By adding the @Getter and @Setter annotations we told Lombok to, well, generate these for all the fields of the class. @NoArgsConstructor will lead to an empty constructor generation.

Note this is the whole class code, I am not omitting anything as opposed to the version above with the // getters and setters comment. For a three relevant attributes class, this is a significant saving in code!

If you further add attributes (properties) to your User class, the same will happen: you applied the annotations to the type itself so they will mind all fields by default.

What if you wanted to refine the visibility of some properties? For example, I like to keep my entities’ id field modifiers package or protected visible because they are expected to be read but not explicitly set by application code. Just use a finer grained @Setter for this particular field:

private @Id @Setter(AccessLevel.PROTECTED) Long id;

3. Value Classes/DTO’s

There are many situations in which we want to define a data type with the sole purpose of representing complex “values” or as “Data Transfer Objects”, most of the time in the form of immutable data structures we build once and never want to change.
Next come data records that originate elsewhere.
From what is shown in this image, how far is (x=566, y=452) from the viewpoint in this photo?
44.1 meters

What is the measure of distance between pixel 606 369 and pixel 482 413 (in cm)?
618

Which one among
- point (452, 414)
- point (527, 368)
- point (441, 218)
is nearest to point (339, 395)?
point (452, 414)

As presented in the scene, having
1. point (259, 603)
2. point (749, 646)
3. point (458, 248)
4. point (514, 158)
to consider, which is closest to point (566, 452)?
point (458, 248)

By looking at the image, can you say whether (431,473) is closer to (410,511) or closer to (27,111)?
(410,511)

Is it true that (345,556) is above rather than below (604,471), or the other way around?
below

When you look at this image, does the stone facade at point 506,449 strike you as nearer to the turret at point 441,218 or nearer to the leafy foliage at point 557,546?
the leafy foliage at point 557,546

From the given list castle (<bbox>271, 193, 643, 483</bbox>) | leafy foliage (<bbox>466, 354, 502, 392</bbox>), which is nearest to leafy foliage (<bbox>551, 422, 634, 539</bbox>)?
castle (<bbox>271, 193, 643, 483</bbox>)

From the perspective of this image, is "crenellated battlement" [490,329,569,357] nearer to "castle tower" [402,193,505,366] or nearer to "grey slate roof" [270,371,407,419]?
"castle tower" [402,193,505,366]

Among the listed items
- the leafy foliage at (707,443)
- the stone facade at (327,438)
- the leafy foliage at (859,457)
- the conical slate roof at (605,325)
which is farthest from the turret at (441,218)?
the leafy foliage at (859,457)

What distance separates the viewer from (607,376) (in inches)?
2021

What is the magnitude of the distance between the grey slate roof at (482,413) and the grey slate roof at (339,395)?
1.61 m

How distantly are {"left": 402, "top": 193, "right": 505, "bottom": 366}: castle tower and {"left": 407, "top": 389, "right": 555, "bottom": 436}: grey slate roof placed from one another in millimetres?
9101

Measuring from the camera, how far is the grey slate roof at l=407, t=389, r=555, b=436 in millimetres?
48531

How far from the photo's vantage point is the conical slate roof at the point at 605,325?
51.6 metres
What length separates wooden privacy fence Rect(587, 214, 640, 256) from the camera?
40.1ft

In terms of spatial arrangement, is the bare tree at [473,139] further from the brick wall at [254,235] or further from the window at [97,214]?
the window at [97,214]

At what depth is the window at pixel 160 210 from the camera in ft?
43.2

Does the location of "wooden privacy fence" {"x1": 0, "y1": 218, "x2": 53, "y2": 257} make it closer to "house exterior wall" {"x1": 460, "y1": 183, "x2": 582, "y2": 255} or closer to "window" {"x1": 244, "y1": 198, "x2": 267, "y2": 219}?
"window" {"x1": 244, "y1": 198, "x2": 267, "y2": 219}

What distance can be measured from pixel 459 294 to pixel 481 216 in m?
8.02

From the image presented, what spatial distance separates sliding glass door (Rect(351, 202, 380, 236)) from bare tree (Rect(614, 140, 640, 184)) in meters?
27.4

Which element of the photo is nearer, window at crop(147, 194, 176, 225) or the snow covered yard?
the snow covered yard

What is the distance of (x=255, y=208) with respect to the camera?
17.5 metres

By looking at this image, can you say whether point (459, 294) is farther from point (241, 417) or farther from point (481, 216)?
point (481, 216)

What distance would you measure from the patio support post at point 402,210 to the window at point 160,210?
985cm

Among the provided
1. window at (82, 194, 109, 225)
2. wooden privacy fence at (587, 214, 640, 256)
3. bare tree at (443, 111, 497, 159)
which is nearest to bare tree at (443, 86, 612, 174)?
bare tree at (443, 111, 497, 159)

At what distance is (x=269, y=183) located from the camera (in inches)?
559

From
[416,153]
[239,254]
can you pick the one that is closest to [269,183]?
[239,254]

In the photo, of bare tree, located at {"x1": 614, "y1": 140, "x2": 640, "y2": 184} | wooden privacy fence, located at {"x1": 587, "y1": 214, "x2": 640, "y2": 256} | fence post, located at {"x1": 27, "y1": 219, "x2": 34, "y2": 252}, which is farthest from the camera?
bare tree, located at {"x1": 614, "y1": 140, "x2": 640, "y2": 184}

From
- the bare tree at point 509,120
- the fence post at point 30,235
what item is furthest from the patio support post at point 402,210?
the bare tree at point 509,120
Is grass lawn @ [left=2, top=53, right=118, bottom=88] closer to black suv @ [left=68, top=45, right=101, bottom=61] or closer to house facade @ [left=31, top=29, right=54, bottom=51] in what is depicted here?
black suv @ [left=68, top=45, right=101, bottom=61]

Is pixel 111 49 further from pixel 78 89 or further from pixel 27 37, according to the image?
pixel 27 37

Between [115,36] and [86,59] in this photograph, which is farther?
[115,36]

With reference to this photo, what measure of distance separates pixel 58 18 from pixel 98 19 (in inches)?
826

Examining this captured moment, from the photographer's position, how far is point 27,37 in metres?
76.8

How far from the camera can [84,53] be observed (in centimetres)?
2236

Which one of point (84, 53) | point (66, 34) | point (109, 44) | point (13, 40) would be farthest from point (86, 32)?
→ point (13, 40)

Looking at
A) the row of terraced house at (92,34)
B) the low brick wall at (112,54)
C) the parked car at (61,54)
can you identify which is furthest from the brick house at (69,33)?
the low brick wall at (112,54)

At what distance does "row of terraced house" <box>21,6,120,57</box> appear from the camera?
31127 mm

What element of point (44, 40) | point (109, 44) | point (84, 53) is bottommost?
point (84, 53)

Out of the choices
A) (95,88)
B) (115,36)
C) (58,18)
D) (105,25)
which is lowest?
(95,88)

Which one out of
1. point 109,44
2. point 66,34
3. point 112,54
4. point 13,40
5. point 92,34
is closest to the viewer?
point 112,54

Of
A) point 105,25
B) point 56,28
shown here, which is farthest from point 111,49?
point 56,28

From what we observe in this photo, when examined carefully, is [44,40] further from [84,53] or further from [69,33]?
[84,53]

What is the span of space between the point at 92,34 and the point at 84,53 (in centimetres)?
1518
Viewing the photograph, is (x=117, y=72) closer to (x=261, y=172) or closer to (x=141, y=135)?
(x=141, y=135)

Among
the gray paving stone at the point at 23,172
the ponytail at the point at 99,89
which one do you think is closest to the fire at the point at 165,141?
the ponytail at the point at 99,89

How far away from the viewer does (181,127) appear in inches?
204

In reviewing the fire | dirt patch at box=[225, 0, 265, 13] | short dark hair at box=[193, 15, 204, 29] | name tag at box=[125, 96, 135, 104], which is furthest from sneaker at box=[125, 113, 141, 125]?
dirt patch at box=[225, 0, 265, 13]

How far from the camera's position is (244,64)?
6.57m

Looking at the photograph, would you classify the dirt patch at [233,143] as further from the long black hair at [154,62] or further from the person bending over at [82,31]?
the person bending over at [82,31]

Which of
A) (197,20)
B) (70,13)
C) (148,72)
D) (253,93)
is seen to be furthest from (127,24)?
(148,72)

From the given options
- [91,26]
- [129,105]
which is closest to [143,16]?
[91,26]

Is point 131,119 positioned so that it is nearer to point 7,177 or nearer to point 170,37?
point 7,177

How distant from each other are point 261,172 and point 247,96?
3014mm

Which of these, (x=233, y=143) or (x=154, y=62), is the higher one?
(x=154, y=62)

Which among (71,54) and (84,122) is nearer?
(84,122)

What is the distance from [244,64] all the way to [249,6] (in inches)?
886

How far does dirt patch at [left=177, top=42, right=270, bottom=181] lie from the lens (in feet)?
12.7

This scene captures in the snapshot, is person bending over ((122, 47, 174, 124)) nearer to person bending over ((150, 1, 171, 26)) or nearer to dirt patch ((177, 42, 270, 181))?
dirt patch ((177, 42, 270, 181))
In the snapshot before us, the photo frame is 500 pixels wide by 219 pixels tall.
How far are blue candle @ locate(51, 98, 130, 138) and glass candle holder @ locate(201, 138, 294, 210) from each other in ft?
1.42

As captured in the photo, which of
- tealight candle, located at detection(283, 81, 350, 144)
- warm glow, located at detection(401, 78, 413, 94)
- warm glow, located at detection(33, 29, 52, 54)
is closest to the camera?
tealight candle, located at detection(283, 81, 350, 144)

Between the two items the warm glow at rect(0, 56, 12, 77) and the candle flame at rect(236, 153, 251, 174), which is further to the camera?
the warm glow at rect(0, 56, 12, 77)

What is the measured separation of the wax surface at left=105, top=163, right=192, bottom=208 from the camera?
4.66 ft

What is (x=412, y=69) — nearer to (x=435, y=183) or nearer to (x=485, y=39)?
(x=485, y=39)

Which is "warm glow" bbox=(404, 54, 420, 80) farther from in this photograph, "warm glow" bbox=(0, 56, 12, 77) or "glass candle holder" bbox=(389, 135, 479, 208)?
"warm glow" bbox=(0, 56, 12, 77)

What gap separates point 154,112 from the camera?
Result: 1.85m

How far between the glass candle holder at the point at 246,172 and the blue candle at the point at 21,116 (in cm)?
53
We design a class to represent a successful login operation. We want all fields to be non-null and objects be immutable so that we can thread-safely access its properties:

public class LoginResult {

    private final Instant loginTs;

    private final String authToken;
    private final Duration tokenValidity;
    
    private final URL tokenRefreshUrl;

    // constructor taking every field and checking nulls

    // read-only accessor, not necessarily as get*() form
}

Again, the amount of code we’d have to write for the commented sections would be of a much larger volume that the information we want to encapsulate and that has real value for us. We can use Lombok again to improve this:

@RequiredArgsConstructor
@Accessors(fluent = true) @Getter
public class LoginResult {

    private final @NonNull Instant loginTs;

    private final @NonNull String authToken;
    private final @NonNull Duration tokenValidity;
    
    private final @NonNull URL tokenRefreshUrl;

}

Just add the @RequiredArgsConstructor annotation and you’d get a constructor for all the final fields int the class, just as you declared them. Adding @NonNull to attributes makes our constructor check for nullability and throw NullPointerExceptions accordingly. This would also happen if the fields were non-final and we added @Setter for them.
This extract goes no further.